With nothing left out, repeat every entry exactly.

===============

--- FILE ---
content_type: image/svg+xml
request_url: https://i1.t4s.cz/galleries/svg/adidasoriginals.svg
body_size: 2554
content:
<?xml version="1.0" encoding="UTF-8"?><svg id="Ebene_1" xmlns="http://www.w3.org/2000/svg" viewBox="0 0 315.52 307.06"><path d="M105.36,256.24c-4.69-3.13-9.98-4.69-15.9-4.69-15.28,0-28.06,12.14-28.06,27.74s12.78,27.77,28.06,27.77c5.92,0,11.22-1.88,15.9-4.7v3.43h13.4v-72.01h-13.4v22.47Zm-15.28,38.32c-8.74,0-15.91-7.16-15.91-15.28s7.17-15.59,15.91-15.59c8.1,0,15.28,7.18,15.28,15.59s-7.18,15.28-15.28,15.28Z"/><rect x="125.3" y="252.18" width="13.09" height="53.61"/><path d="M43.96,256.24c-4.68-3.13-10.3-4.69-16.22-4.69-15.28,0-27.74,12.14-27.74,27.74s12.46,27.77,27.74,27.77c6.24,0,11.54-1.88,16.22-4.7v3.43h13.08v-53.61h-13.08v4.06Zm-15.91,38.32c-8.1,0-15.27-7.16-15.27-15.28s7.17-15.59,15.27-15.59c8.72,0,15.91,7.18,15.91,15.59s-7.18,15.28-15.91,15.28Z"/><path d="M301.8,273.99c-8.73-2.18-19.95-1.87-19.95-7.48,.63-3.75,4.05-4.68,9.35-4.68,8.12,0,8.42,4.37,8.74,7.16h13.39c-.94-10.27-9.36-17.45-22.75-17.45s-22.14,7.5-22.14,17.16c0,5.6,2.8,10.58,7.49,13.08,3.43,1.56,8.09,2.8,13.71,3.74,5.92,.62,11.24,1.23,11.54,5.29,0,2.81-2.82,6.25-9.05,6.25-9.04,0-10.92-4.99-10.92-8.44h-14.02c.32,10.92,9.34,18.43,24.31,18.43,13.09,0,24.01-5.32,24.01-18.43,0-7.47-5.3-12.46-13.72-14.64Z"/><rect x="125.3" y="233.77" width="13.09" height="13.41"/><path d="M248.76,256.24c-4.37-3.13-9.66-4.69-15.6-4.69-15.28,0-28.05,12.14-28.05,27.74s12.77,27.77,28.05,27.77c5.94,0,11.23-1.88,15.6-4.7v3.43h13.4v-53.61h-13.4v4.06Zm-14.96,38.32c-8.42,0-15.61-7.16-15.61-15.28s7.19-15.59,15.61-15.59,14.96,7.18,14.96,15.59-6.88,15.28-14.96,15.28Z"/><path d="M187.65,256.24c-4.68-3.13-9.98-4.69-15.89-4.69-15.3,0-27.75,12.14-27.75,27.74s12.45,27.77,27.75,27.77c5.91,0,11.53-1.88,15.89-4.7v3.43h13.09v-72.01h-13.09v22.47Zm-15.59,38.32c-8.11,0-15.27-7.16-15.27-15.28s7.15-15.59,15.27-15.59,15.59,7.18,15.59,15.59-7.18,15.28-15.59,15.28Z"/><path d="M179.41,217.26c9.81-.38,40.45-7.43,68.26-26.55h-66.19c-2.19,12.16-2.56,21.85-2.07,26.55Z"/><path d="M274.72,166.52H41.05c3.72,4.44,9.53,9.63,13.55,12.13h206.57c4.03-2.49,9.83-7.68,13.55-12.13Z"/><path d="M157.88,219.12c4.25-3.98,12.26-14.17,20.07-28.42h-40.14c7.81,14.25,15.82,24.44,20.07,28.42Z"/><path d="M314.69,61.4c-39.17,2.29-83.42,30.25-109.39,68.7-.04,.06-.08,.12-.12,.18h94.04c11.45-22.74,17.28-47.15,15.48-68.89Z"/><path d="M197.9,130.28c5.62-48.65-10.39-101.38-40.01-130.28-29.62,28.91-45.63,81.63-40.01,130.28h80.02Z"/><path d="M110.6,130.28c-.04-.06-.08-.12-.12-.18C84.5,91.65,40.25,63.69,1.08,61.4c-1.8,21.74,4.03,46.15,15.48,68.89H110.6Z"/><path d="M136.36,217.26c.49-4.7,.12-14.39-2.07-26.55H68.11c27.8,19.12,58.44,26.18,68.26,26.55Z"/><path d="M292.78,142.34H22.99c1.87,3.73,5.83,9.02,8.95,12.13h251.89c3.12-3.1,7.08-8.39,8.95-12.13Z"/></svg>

===============

> Output for this task
--- FILE ---
content_type: image/svg+xml
request_url: https://i1.t4s.cz/galleries/svg/adidasoriginals.svg
body_size: 2554
content:
<?xml version="1.0" encoding="UTF-8"?><svg id="Ebene_1" xmlns="http://www.w3.org/2000/svg" viewBox="0 0 315.52 307.06"><path d="M105.36,256.24c-4.69-3.13-9.98-4.69-15.9-4.69-15.28,0-28.06,12.14-28.06,27.74s12.78,27.77,28.06,27.77c5.92,0,11.22-1.88,15.9-4.7v3.43h13.4v-72.01h-13.4v22.47Zm-15.28,38.32c-8.74,0-15.91-7.16-15.91-15.28s7.17-15.59,15.91-15.59c8.1,0,15.28,7.18,15.28,15.59s-7.18,15.28-15.28,15.28Z"/><rect x="125.3" y="252.18" width="13.09" height="53.61"/><path d="M43.96,256.24c-4.68-3.13-10.3-4.69-16.22-4.69-15.28,0-27.74,12.14-27.74,27.74s12.46,27.77,27.74,27.77c6.24,0,11.54-1.88,16.22-4.7v3.43h13.08v-53.61h-13.08v4.06Zm-15.91,38.32c-8.1,0-15.27-7.16-15.27-15.28s7.17-15.59,15.27-15.59c8.72,0,15.91,7.18,15.91,15.59s-7.18,15.28-15.91,15.28Z"/><path d="M301.8,273.99c-8.73-2.18-19.95-1.87-19.95-7.48,.63-3.75,4.05-4.68,9.35-4.68,8.12,0,8.42,4.37,8.74,7.16h13.39c-.94-10.27-9.36-17.45-22.75-17.45s-22.14,7.5-22.14,17.16c0,5.6,2.8,10.58,7.49,13.08,3.43,1.56,8.09,2.8,13.71,3.74,5.92,.62,11.24,1.23,11.54,5.29,0,2.81-2.82,6.25-9.05,6.25-9.04,0-10.92-4.99-10.92-8.44h-14.02c.32,10.92,9.34,18.43,24.31,18.43,13.09,0,24.01-5.32,24.01-18.43,0-7.47-5.3-12.46-13.72-14.64Z"/><rect x="125.3" y="233.77" width="13.09" height="13.41"/><path d="M248.76,256.24c-4.37-3.13-9.66-4.69-15.6-4.69-15.28,0-28.05,12.14-28.05,27.74s12.77,27.77,28.05,27.77c5.94,0,11.23-1.88,15.6-4.7v3.43h13.4v-53.61h-13.4v4.06Zm-14.96,38.32c-8.42,0-15.61-7.16-15.61-15.28s7.19-15.59,15.61-15.59,14.96,7.18,14.96,15.59-6.88,15.28-14.96,15.28Z"/><path d="M187.65,256.24c-4.68-3.13-9.98-4.69-15.89-4.69-15.3,0-27.75,12.14-27.75,27.74s12.45,27.77,27.75,27.77c5.91,0,11.53-1.88,15.89-4.7v3.43h13.09v-72.01h-13.09v22.47Zm-15.59,38.32c-8.11,0-15.27-7.16-15.27-15.28s7.15-15.59,15.27-15.59,15.59,7.18,15.59,15.59-7.18,15.28-15.59,15.28Z"/><path d="M179.41,217.26c9.81-.38,40.45-7.43,68.26-26.55h-66.19c-2.19,12.16-2.56,21.85-2.07,26.55Z"/><path d="M274.72,166.52H41.05c3.72,4.44,9.53,9.63,13.55,12.13h206.57c4.03-2.49,9.83-7.68,13.55-12.13Z"/><path d="M157.88,219.12c4.25-3.98,12.26-14.17,20.07-28.42h-40.14c7.81,14.25,15.82,24.44,20.07,28.42Z"/><path d="M314.69,61.4c-39.17,2.29-83.42,30.25-109.39,68.7-.04,.06-.08,.12-.12,.18h94.04c11.45-22.74,17.28-47.15,15.48-68.89Z"/><path d="M197.9,130.28c5.62-48.65-10.39-101.38-40.01-130.28-29.62,28.91-45.63,81.63-40.01,130.28h80.02Z"/><path d="M110.6,130.28c-.04-.06-.08-.12-.12-.18C84.5,91.65,40.25,63.69,1.08,61.4c-1.8,21.74,4.03,46.15,15.48,68.89H110.6Z"/><path d="M136.36,217.26c.49-4.7,.12-14.39-2.07-26.55H68.11c27.8,19.12,58.44,26.18,68.26,26.55Z"/><path d="M292.78,142.34H22.99c1.87,3.73,5.83,9.02,8.95,12.13h251.89c3.12-3.1,7.08-8.39,8.95-12.13Z"/></svg>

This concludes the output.